"The University of Kinshasa sits on a hilltop near the edge of the city, reachable by an hour's taxi ride through the broken streets, the smoggy sprawl, the snarled traffic of vans and busses and pushcarts, past the street-side vendors of funerary wreaths, the cell-phone-recharge kiosks, the fruit markets, the meat markets, the open-air hardware stores, the tire-repair stores and cement brokers, the piles of sand and gravel and garbage, the awesome decrepitude of a postcolonial metropolis shaped by eight decades of Belgian opportunism, three decades of dictatorial misrule and egregious theft, and then a decade of war, but filled with 10 million striving people, some of whom are dangerous thugs (as in all cities) and most of whom are amiable, hopeful, and friendly."
Say that in one breath!
Spillover is a recently published volume by David Quammen, a piece of popularized science quite analogous to Microbe Hunters, the classic history-of-medicine book.
Quammen in interested especially in research into both viruses and bacteria that cross species boundaries, and his theme is that with the increasing encroachment of human populations into jungles, and our increasing density as a species in many places and climates, we have made the occurrence of spillovers routine. Some of these spillovers lead to dramatic death tolls (like Ebola) and others to global pandemics (like AIDS).
He tries throughout to personalize his account.
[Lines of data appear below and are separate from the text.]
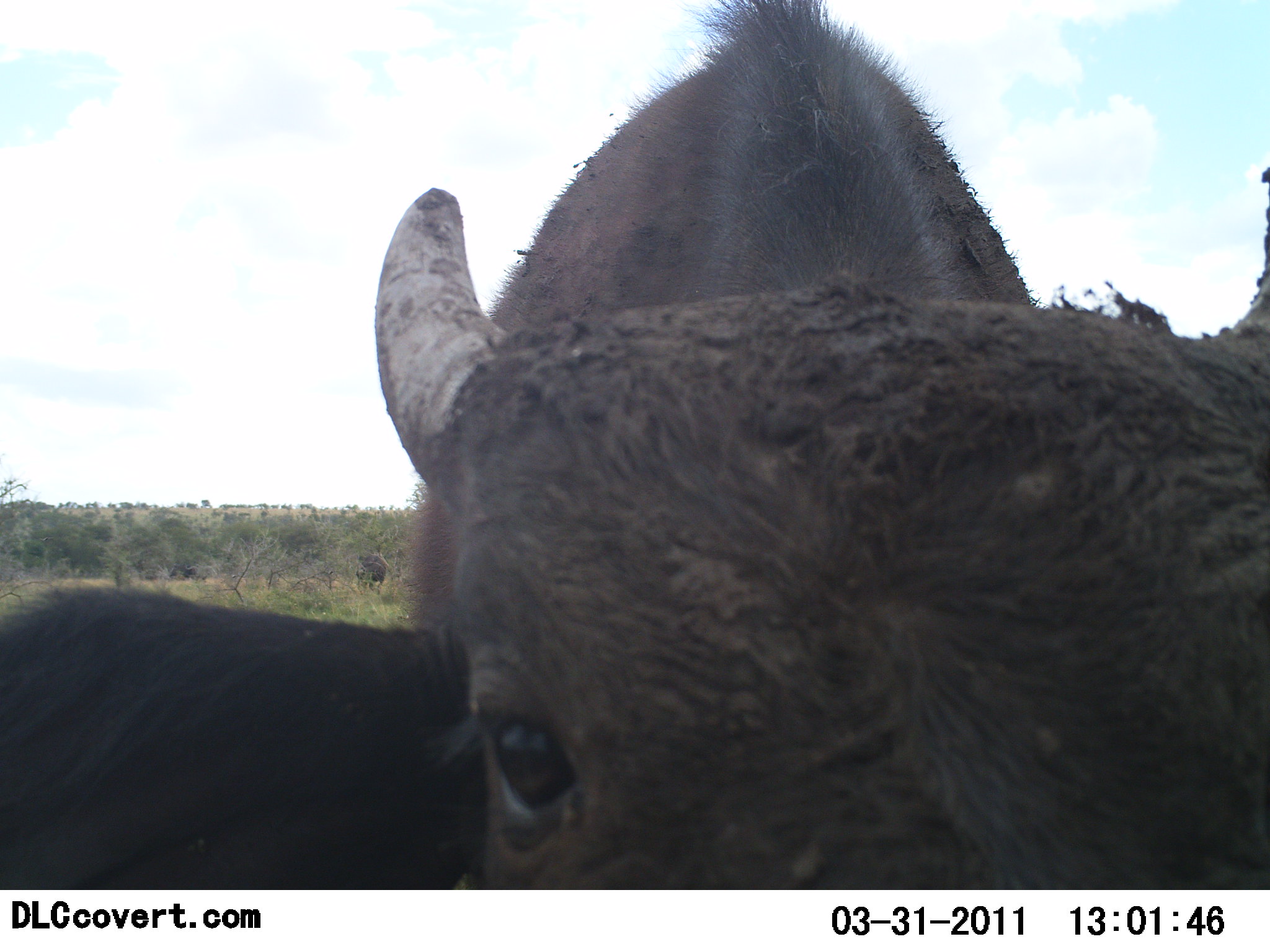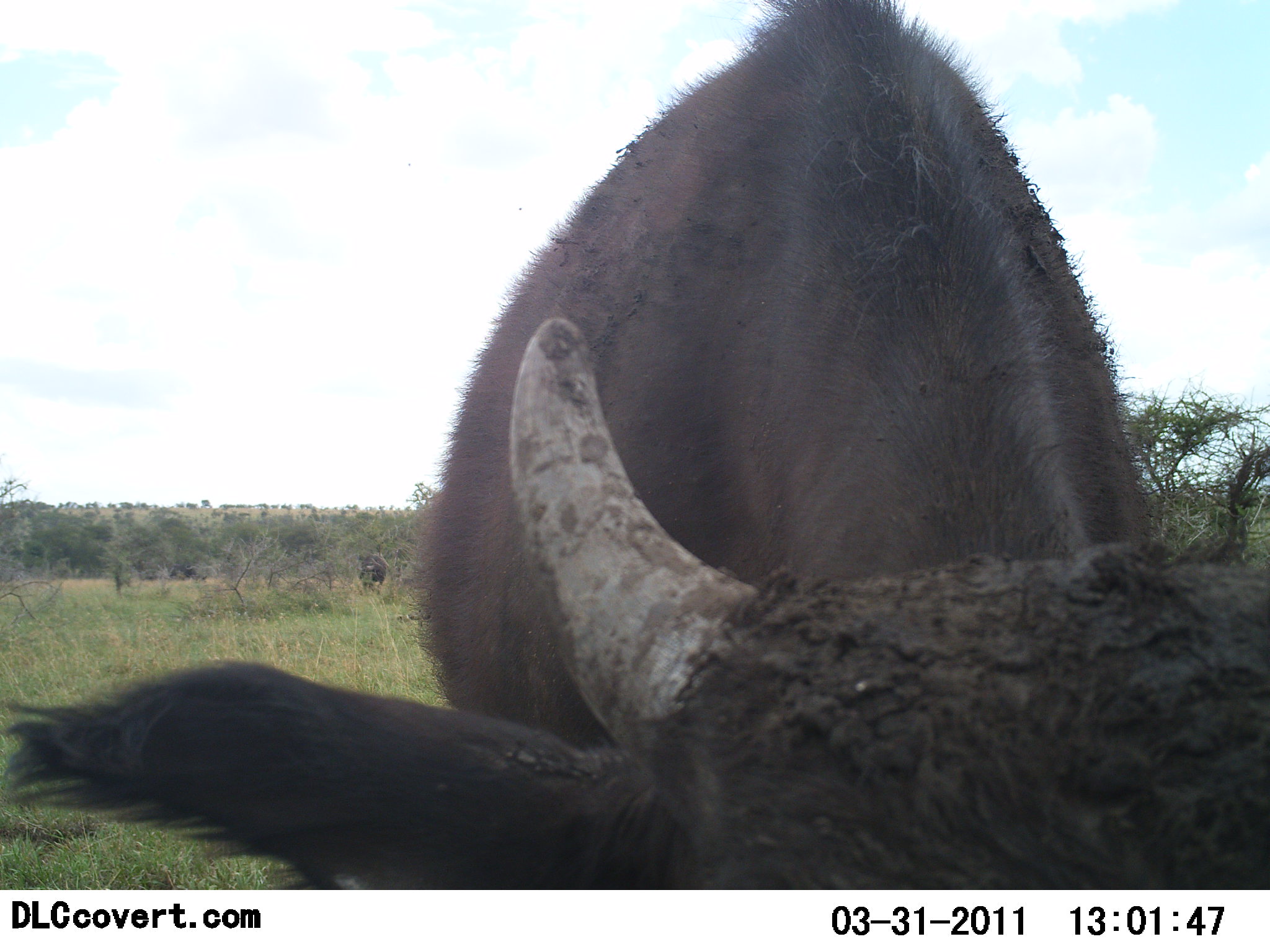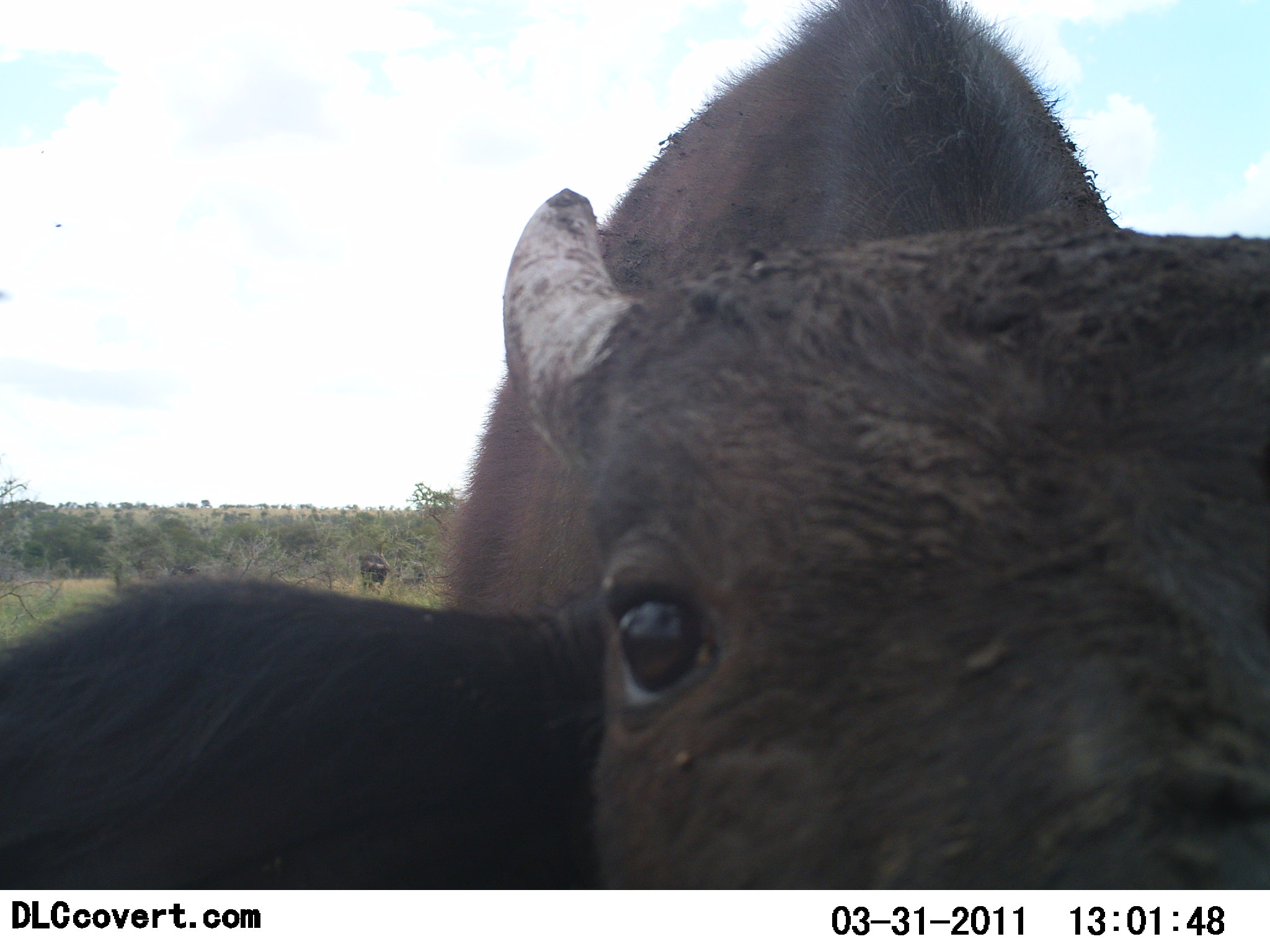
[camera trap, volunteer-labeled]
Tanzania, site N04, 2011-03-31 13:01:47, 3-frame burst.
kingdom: Animalia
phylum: Chordata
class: Mammalia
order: Artiodactyla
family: Bovidae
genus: Syncerus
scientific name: Syncerus caffer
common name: cape buffalo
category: buffalo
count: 1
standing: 69%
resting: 0%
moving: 8%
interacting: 23%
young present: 15%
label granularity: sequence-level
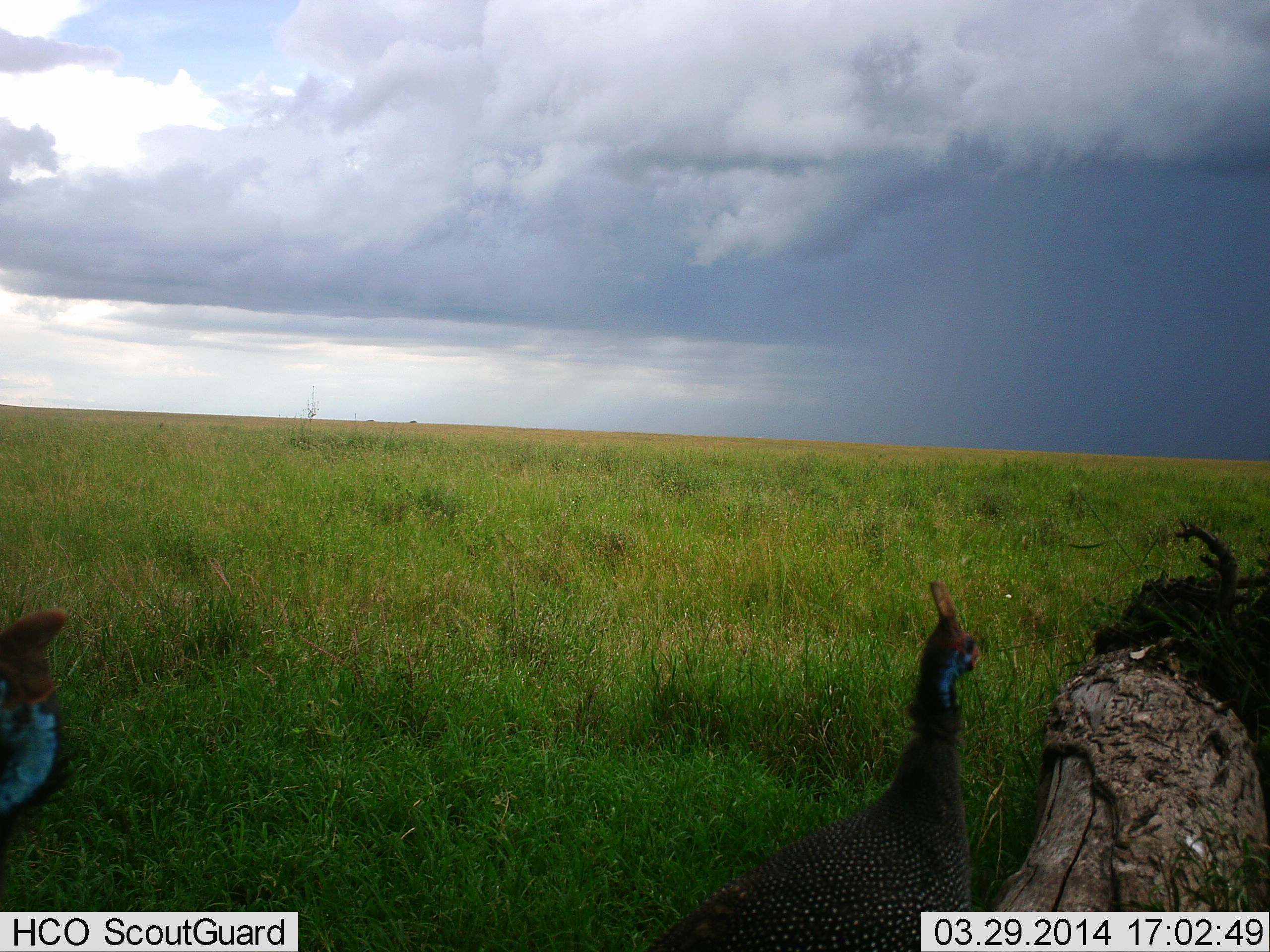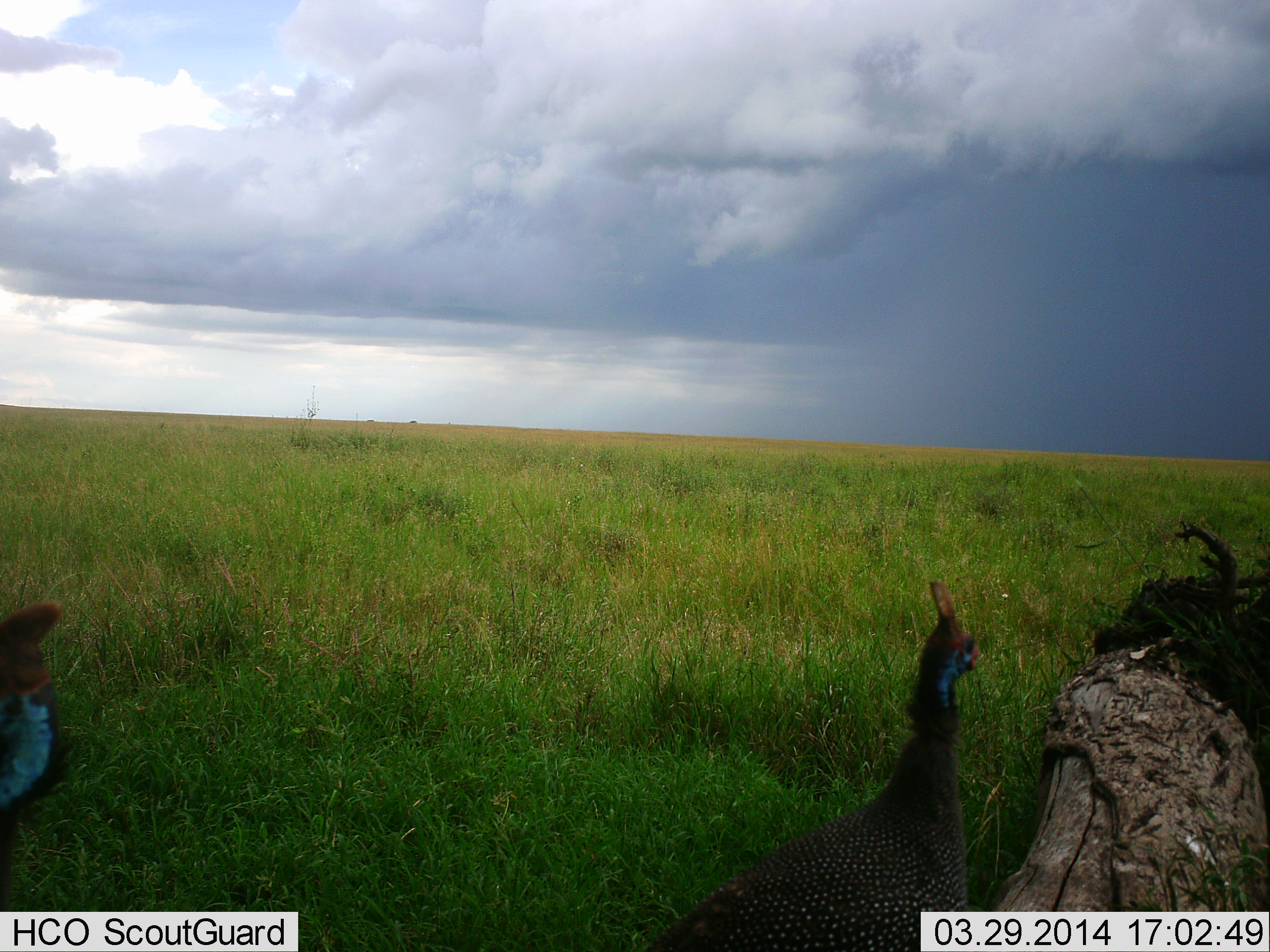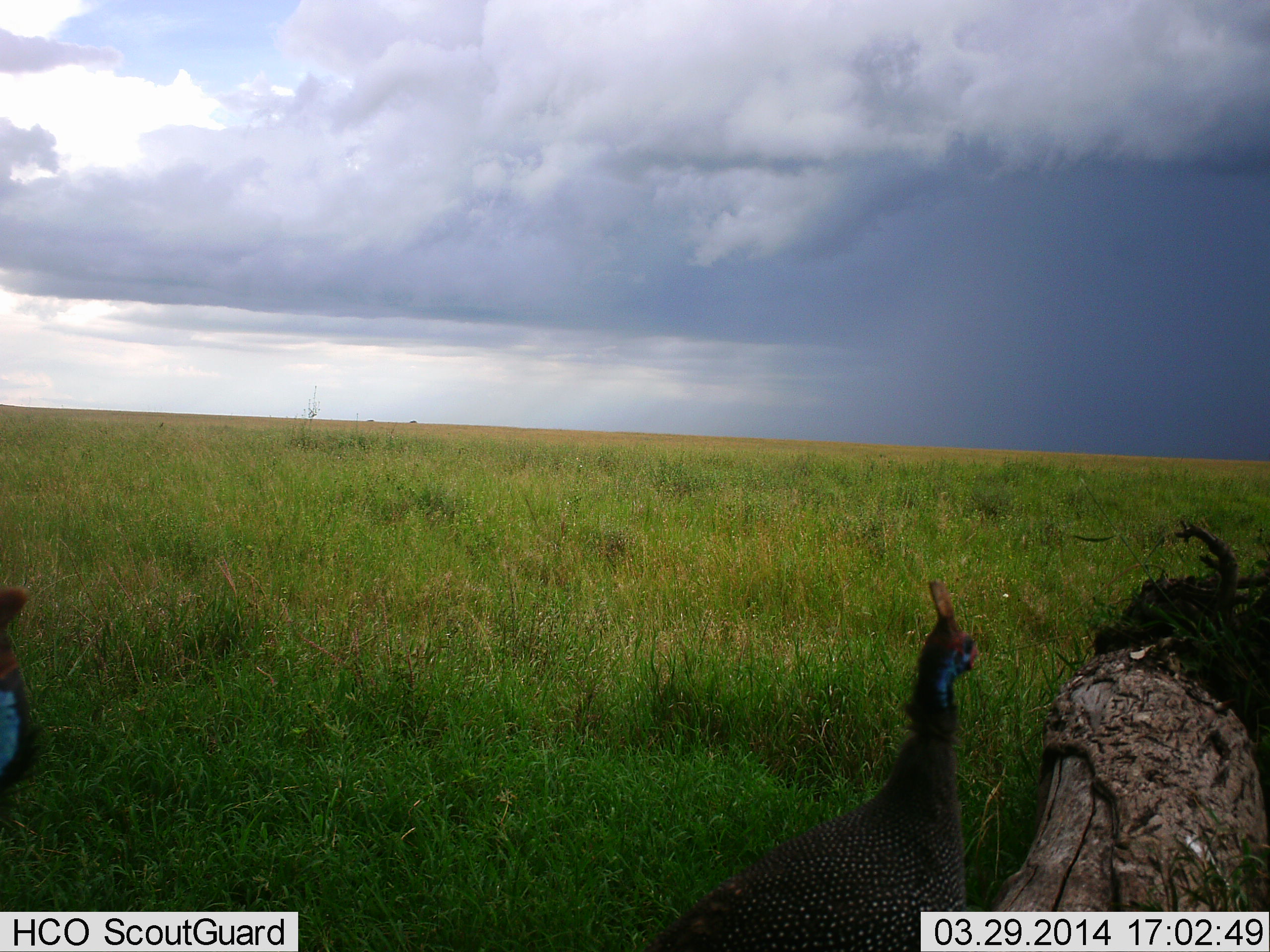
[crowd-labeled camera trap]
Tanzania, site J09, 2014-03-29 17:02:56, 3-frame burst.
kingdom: Animalia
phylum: Chordata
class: Aves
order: Galliformes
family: Numididae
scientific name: Numididae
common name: guinea fowl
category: guineafowl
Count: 2.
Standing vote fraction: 90%.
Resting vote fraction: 0%.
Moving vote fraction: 10%.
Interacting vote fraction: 0%.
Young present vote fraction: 0%.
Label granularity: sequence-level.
He presumably feared that the more technical/scientific parts, which involve the mathematical equations inherent in epidemiology, the details of laboratory protocol, the shifting scientific nomenclature for strains of viruses, etc., might be too dry. So he tells much of this as the story of his travels around the world to places like the University of Kinshasa.
Nonetheless, the above sentence strikes me as monstrous. A viral attack upon English prose! I don't remember anything like that sprawl of roughly 125 words [yes that's an estimate, no I won't count] between capitalization and period in any comparably themed and targeted work.